» **Try it**: Provide only the number of lines below that hold "trap".

(Beginning of Records supplied)

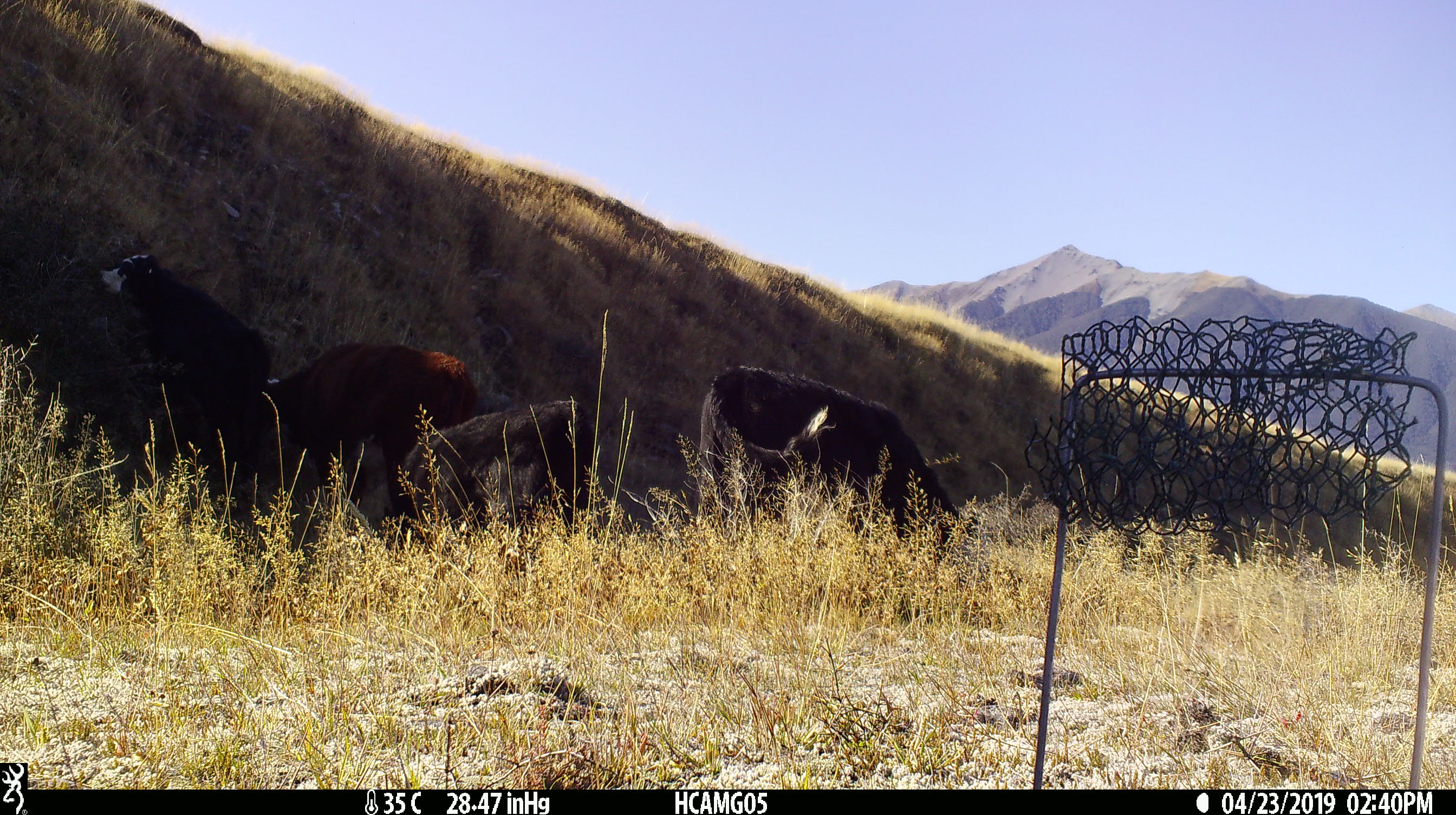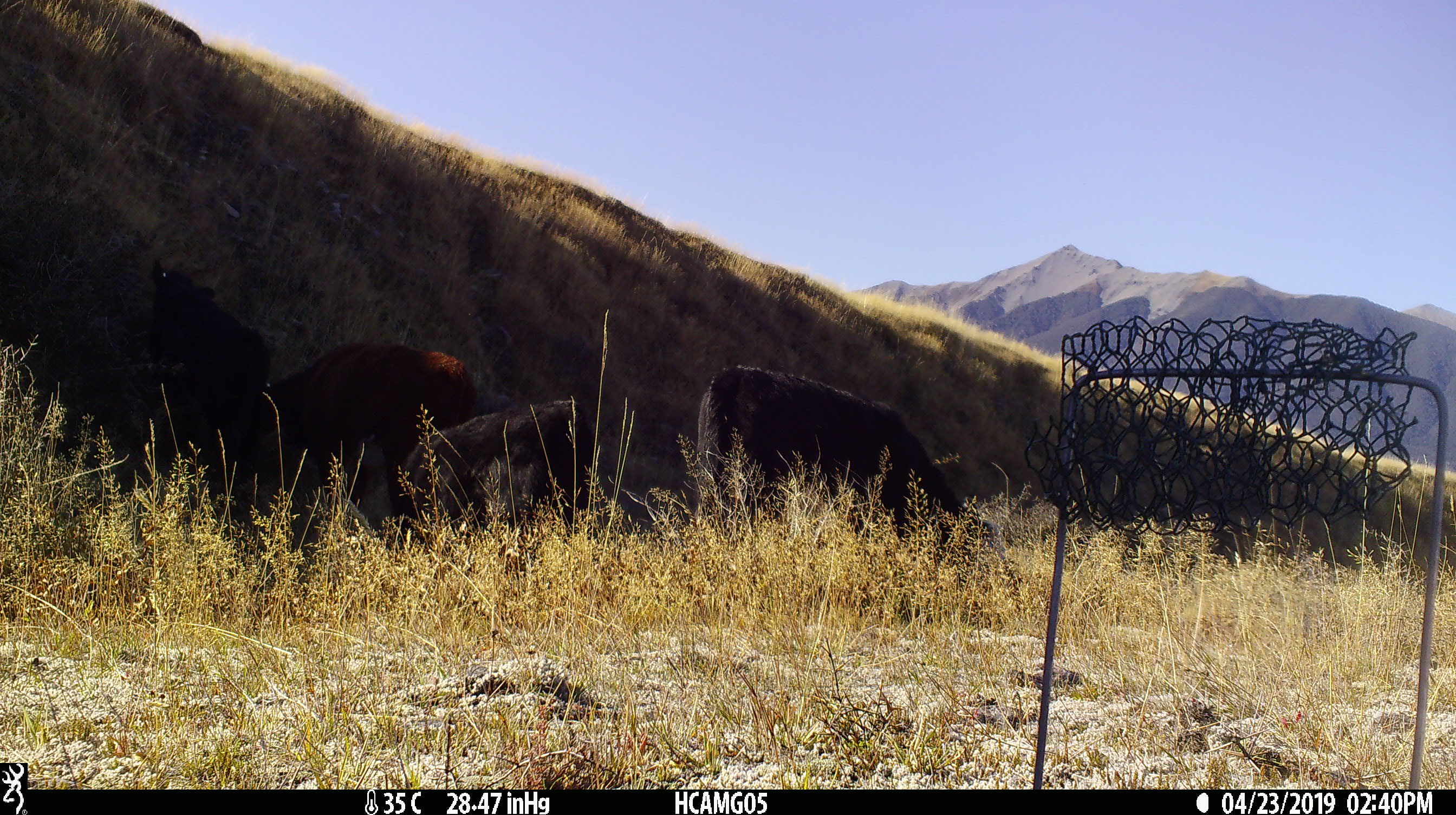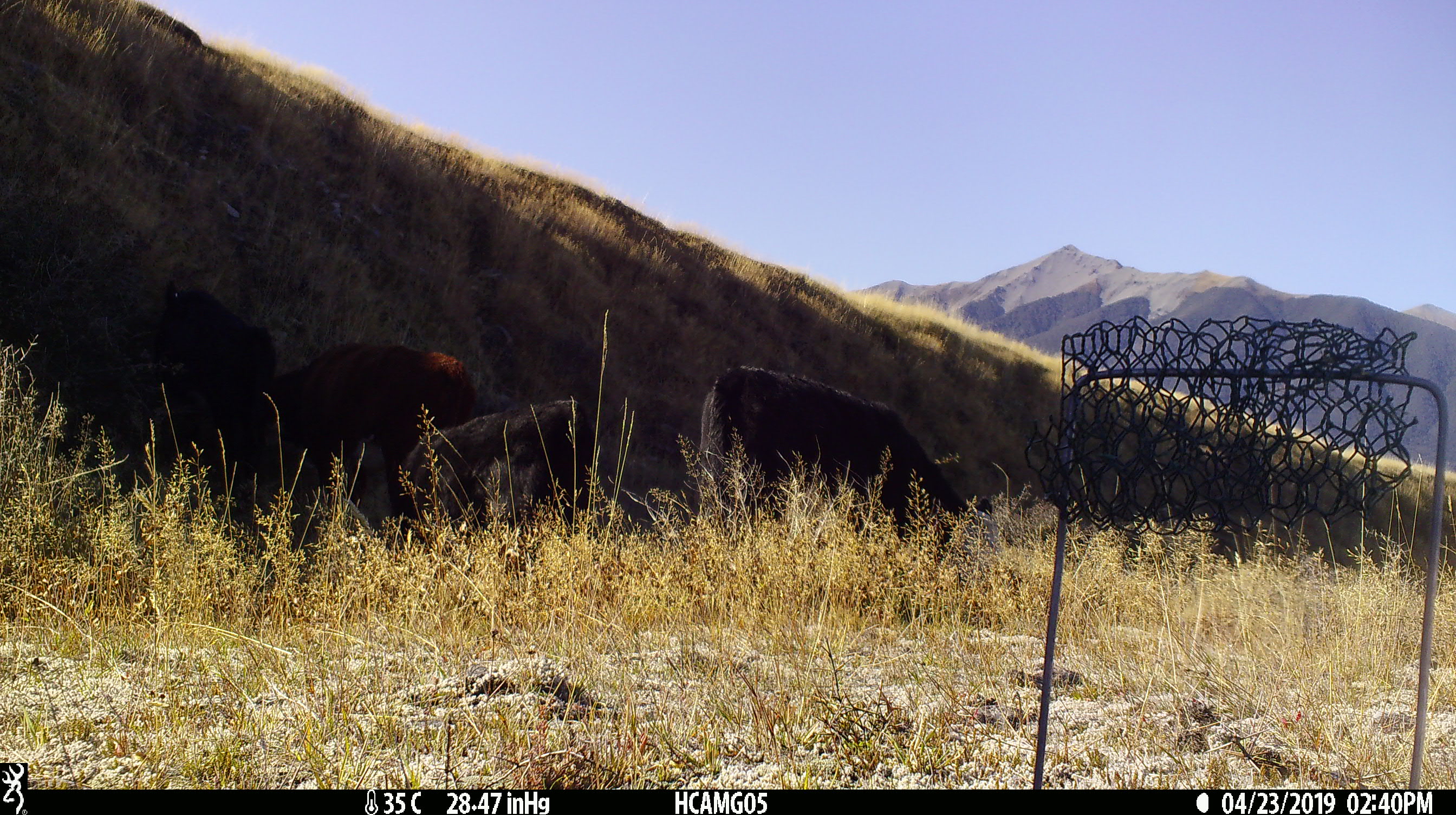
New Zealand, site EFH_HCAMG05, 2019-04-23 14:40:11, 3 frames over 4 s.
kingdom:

(End of Records supplied)
(Beginning of Records supplied)

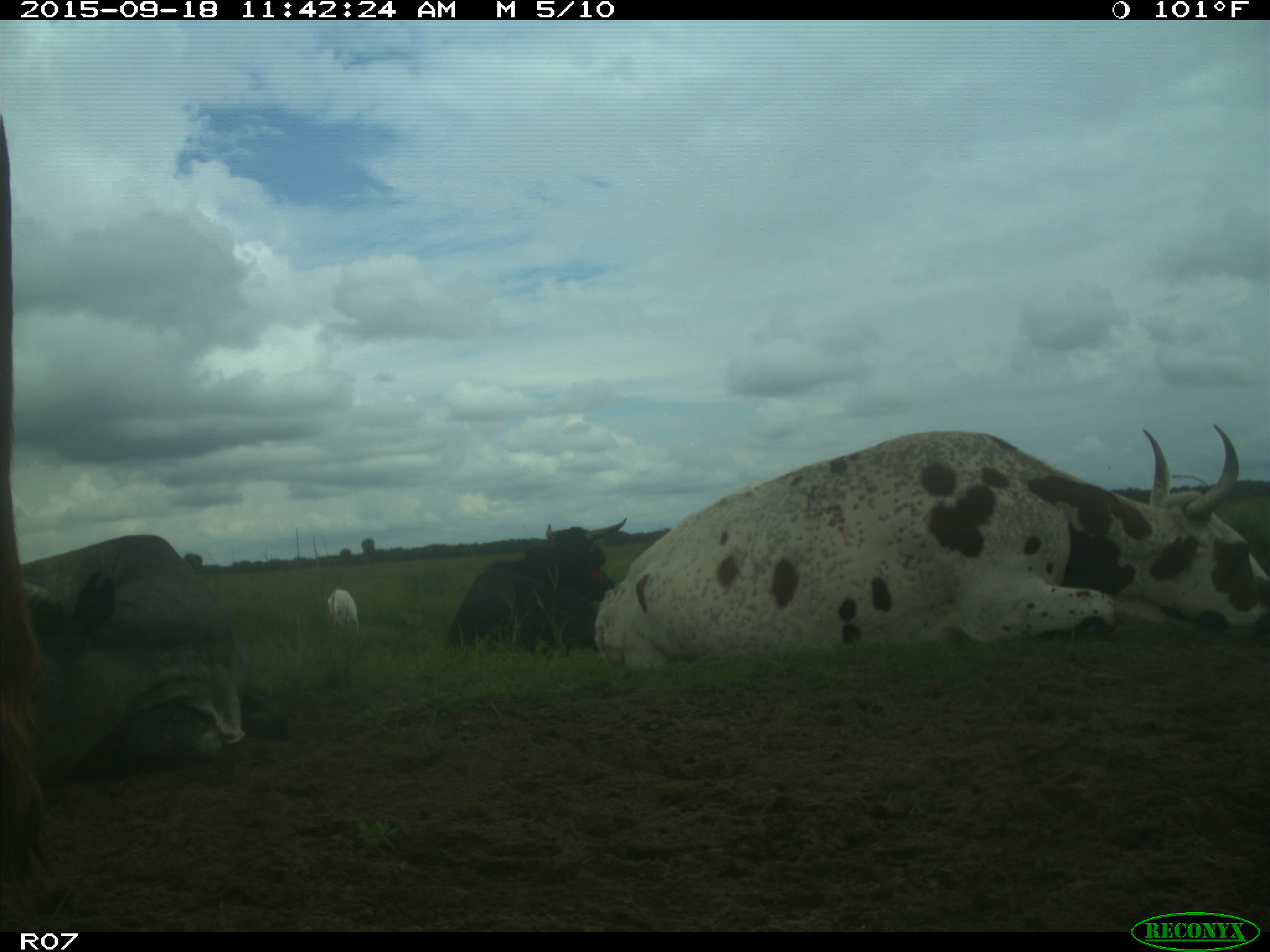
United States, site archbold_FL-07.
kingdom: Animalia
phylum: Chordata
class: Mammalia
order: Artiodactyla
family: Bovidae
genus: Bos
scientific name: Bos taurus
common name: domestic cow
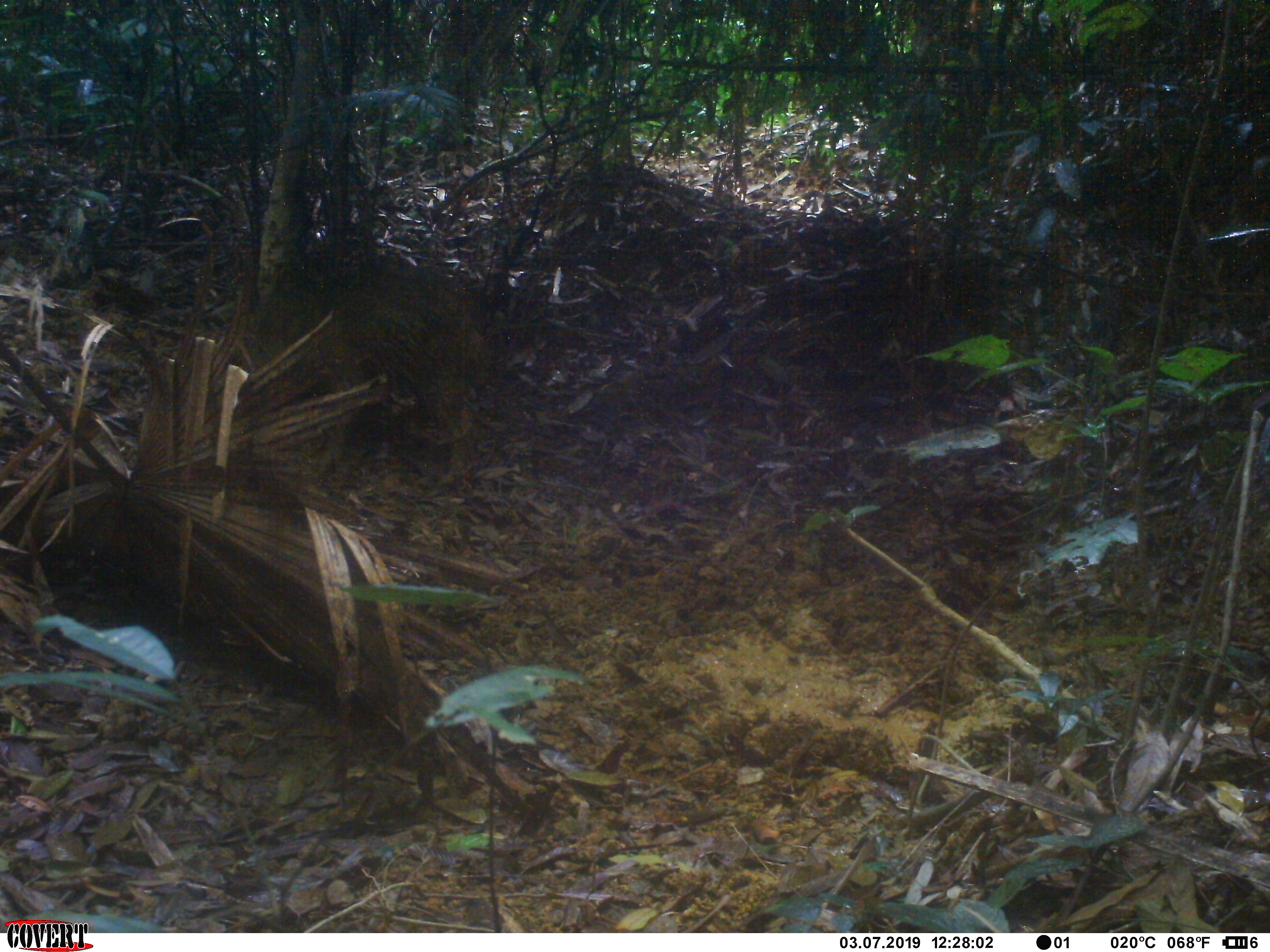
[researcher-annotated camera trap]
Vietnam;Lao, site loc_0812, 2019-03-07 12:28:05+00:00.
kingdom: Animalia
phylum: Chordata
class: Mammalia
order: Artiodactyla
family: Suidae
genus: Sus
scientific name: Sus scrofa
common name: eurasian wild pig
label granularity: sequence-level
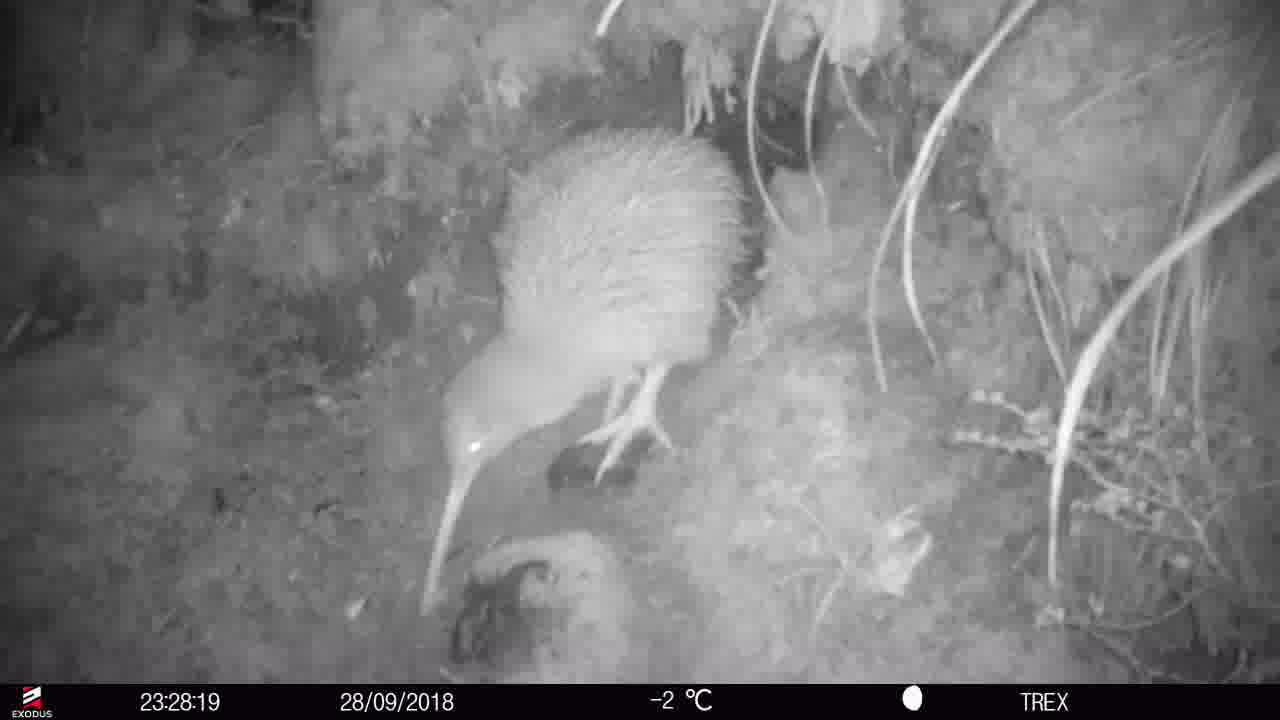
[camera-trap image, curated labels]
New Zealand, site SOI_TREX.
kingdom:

(End of Records supplied)

» **Answer space**: 2